Is gnubg currently able to keep a database of its own 0-ply blunders? (Like,
every time it does an evaluation, compare the higher-ply result with the 0-ply
result and if the 0-ply errs by a large enough threshhold, add the position to
the database.) If not, do you think it would be worth implementing this?
Best regards, Aaron
________________________________
From: Øystein Schønning-Johansen <[email protected]>
Sent: October 19, 2020 9:26 AM
To: Aaron Tikuisis <[email protected]>
Cc: Joseph Heled <[email protected]>; Philippe Michel
<[email protected]>; [email protected] <[email protected]>
Subject: Re: The status of gnubg?
Attention : courriel externe | external email
On Mon, Oct 19, 2020 at 3:10 PM Aaron Tikuisis
<[email protected]<mailto:[email protected]>> wrote:
That is interesting, I did not realize that gnubg misplays race positions much.
What are some examples?
Here is a position I posted a few weeks ago.

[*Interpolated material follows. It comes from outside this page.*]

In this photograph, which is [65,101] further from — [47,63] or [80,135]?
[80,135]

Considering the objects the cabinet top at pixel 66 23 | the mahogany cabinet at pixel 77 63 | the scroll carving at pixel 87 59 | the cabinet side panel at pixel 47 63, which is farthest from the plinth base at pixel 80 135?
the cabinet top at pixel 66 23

GNU Backgammon Position ID: 960BAMCw+0MAAA
Match ID : cAkAAAAAAAAA
+13-14-15-16-17-18------19-20-21-22-23-24-+ O: gnubg
| | | O O O O O | O 0 points
| | | O O O O | O
| | | O O |
| | | O |
| | | O |
v| |BAR| | (Cube: 1)
| 7 | | |
| X | | |
| X | | X |
| X | | X X X | On roll
| X X | | X X X | 0 points
+12-11-10--9--8--7-------6--5--4--3--2--1-+ X: oystein
Money game and X to play. Try several rolls, like 52, 31 and 53 and... at
0-ply. What's the best move? 52: 6/1 6/4?
Of course, the evaluator reports 0.0 win, but since the gammons are incorrectly
evaluated by the neural network, it makes ridiculous moves.
It looks like this is a common pattern in positions which are "skewed".